> [TASK TO CARRY OUT]
Your output should consist of the data, copied exactly.

*** Opening of SUPPLIED INFORMATION ***

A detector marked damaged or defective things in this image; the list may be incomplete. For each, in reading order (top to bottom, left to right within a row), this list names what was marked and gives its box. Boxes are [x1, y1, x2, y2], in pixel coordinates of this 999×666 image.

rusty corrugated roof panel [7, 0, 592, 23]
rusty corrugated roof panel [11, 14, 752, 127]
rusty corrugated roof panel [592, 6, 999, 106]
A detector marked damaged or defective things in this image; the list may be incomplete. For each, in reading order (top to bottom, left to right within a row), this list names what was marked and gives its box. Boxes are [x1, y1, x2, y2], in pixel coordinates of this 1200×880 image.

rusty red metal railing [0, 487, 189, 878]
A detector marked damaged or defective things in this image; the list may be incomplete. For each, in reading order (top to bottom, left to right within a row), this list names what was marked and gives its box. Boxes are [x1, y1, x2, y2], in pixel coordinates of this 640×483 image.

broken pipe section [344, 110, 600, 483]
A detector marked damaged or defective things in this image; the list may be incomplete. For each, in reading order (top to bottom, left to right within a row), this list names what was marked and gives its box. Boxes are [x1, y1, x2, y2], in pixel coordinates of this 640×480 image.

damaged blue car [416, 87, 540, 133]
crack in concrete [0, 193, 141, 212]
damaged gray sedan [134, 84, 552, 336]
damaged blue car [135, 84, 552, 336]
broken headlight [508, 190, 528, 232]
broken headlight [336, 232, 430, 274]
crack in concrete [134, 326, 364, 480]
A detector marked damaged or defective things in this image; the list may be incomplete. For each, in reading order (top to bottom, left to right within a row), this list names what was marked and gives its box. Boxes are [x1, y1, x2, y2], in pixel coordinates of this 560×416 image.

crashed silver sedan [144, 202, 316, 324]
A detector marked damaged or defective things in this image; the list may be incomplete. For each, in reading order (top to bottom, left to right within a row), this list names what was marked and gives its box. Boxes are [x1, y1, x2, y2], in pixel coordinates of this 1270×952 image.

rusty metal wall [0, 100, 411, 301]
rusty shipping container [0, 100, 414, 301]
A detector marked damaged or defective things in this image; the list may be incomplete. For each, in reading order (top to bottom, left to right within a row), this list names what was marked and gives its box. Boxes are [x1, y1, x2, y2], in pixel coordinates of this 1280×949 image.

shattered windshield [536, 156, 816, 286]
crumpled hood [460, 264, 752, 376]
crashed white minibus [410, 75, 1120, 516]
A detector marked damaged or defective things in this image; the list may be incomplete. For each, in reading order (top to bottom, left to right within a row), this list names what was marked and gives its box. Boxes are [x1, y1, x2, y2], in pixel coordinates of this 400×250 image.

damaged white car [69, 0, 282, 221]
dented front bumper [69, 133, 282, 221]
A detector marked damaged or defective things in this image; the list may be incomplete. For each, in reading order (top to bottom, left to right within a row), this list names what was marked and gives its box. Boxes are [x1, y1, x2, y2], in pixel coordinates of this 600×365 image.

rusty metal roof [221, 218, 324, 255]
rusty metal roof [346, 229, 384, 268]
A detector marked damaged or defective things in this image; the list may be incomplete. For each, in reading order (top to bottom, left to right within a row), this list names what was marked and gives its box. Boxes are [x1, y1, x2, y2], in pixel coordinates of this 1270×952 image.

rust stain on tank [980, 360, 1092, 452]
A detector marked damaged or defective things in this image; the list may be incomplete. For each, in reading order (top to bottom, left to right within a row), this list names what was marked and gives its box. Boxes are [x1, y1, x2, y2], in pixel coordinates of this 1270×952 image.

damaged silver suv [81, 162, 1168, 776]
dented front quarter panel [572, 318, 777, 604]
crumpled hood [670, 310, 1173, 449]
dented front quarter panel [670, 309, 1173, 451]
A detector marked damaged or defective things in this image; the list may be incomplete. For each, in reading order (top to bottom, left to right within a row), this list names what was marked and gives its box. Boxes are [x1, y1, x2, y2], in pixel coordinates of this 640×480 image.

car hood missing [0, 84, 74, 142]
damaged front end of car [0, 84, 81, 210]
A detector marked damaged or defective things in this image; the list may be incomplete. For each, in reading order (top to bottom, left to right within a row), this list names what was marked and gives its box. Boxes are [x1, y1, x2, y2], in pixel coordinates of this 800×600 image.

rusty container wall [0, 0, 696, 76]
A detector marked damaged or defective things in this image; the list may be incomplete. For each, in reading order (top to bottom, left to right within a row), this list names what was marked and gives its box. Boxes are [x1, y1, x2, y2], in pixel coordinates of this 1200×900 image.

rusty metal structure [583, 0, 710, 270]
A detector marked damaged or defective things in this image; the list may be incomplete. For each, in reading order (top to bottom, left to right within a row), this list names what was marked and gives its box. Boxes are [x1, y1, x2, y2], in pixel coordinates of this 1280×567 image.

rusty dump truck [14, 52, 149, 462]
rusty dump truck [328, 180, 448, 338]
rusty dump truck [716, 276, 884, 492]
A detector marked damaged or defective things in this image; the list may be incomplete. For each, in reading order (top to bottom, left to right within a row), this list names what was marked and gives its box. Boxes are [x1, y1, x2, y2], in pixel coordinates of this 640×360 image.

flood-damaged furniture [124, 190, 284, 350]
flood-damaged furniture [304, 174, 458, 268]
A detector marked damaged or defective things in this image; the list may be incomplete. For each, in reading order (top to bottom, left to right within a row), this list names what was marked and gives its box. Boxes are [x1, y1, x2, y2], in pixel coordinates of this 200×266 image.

*** Close of SUPPLIED INFORMATION ***

> [TASK OUTPUT]
A detector marked damaged or defective things in this image; the list may be incomplete. For each, in reading order (top to bottom, left to right within a row), this list names what was marked and gives its box. Boxes are [x1, y1, x2, y2], in pixel coordinates of this 999×666 image.

rusty corrugated roof panel [7, 0, 592, 23]
rusty corrugated roof panel [11, 14, 752, 127]
rusty corrugated roof panel [592, 6, 999, 106]
A detector marked damaged or defective things in this image; the list may be incomplete. For each, in reading order (top to bottom, left to right within a row), this list names what was marked and gives its box. Boxes are [x1, y1, x2, y2], in pixel coordinates of this 1200×880 image.

rusty red metal railing [0, 487, 189, 878]
A detector marked damaged or defective things in this image; the list may be incomplete. For each, in reading order (top to bottom, left to right within a row), this list names what was marked and gives its box. Boxes are [x1, y1, x2, y2], in pixel coordinates of this 640×483 image.

broken pipe section [344, 110, 600, 483]
A detector marked damaged or defective things in this image; the list may be incomplete. For each, in reading order (top to bottom, left to right within a row), this list names what was marked and gives its box. Boxes are [x1, y1, x2, y2], in pixel coordinates of this 640×480 image.

damaged blue car [416, 87, 540, 133]
crack in concrete [0, 193, 141, 212]
damaged gray sedan [134, 84, 552, 336]
damaged blue car [135, 84, 552, 336]
broken headlight [508, 190, 528, 232]
broken headlight [336, 232, 430, 274]
crack in concrete [134, 326, 364, 480]
A detector marked damaged or defective things in this image; the list may be incomplete. For each, in reading order (top to bottom, left to right within a row), this list names what was marked and gives its box. Boxes are [x1, y1, x2, y2], in pixel coordinates of this 560×416 image.

crashed silver sedan [144, 202, 316, 324]
A detector marked damaged or defective things in this image; the list may be incomplete. For each, in reading order (top to bottom, left to right within a row), this list names what was marked and gives its box. Boxes are [x1, y1, x2, y2], in pixel coordinates of this 1270×952 image.

rusty metal wall [0, 100, 411, 301]
rusty shipping container [0, 100, 414, 301]
A detector marked damaged or defective things in this image; the list may be incomplete. For each, in reading order (top to bottom, left to right within a row), this list names what was marked and gives its box. Boxes are [x1, y1, x2, y2], in pixel coordinates of this 1280×949 image.

shattered windshield [536, 156, 816, 286]
crumpled hood [460, 264, 752, 376]
crashed white minibus [410, 75, 1120, 516]
A detector marked damaged or defective things in this image; the list may be incomplete. For each, in reading order (top to bottom, left to right within a row), this list names what was marked and gives its box. Boxes are [x1, y1, x2, y2], in pixel coordinates of this 400×250 image.

damaged white car [69, 0, 282, 221]
dented front bumper [69, 133, 282, 221]
A detector marked damaged or defective things in this image; the list may be incomplete. For each, in reading order (top to bottom, left to right within a row), this list names what was marked and gives its box. Boxes are [x1, y1, x2, y2], in pixel coordinates of this 600×365 image.

rusty metal roof [221, 218, 324, 255]
rusty metal roof [346, 229, 384, 268]
A detector marked damaged or defective things in this image; the list may be incomplete. For each, in reading order (top to bottom, left to right within a row), this list names what was marked and gives its box. Boxes are [x1, y1, x2, y2], in pixel coordinates of this 1270×952 image.

rust stain on tank [980, 360, 1092, 452]
A detector marked damaged or defective things in this image; the list may be incomplete. For each, in reading order (top to bottom, left to right within a row), this list names what was marked and gives its box. Boxes are [x1, y1, x2, y2], in pixel coordinates of this 1270×952 image.

damaged silver suv [81, 162, 1168, 776]
dented front quarter panel [572, 318, 777, 604]
crumpled hood [670, 310, 1173, 449]
dented front quarter panel [670, 309, 1173, 451]
A detector marked damaged or defective things in this image; the list may be incomplete. For each, in reading order (top to bottom, left to right within a row), this list names what was marked and gives its box. Boxes are [x1, y1, x2, y2], in pixel coordinates of this 640×480 image.

car hood missing [0, 84, 74, 142]
damaged front end of car [0, 84, 81, 210]
A detector marked damaged or defective things in this image; the list may be incomplete. For each, in reading order (top to bottom, left to right within a row), this list names what was marked and gives its box. Boxes are [x1, y1, x2, y2], in pixel coordinates of this 800×600 image.

rusty container wall [0, 0, 696, 76]
A detector marked damaged or defective things in this image; the list may be incomplete. For each, in reading order (top to bottom, left to right within a row), this list names what was marked and gives its box. Boxes are [x1, y1, x2, y2], in pixel coordinates of this 1200×900 image.

rusty metal structure [583, 0, 710, 270]
A detector marked damaged or defective things in this image; the list may be incomplete. For each, in reading order (top to bottom, left to right within a row), this list names what was marked and gives its box. Boxes are [x1, y1, x2, y2], in pixel coordinates of this 1280×567 image.

rusty dump truck [14, 52, 149, 462]
rusty dump truck [328, 180, 448, 338]
rusty dump truck [716, 276, 884, 492]
A detector marked damaged or defective things in this image; the list may be incomplete. For each, in reading order (top to bottom, left to right within a row), this list names what was marked and gives its box. Boxes are [x1, y1, x2, y2], in pixel coordinates of this 640×360 image.

flood-damaged furniture [124, 190, 284, 350]
flood-damaged furniture [304, 174, 458, 268]
A detector marked damaged or defective things in this image; the list may be incomplete. For each, in reading order (top to bottom, left to right within a row), this list names what was marked and gives its box. Boxes are [x1, y1, x2, y2], in pixel coordinates of this 200×266 image.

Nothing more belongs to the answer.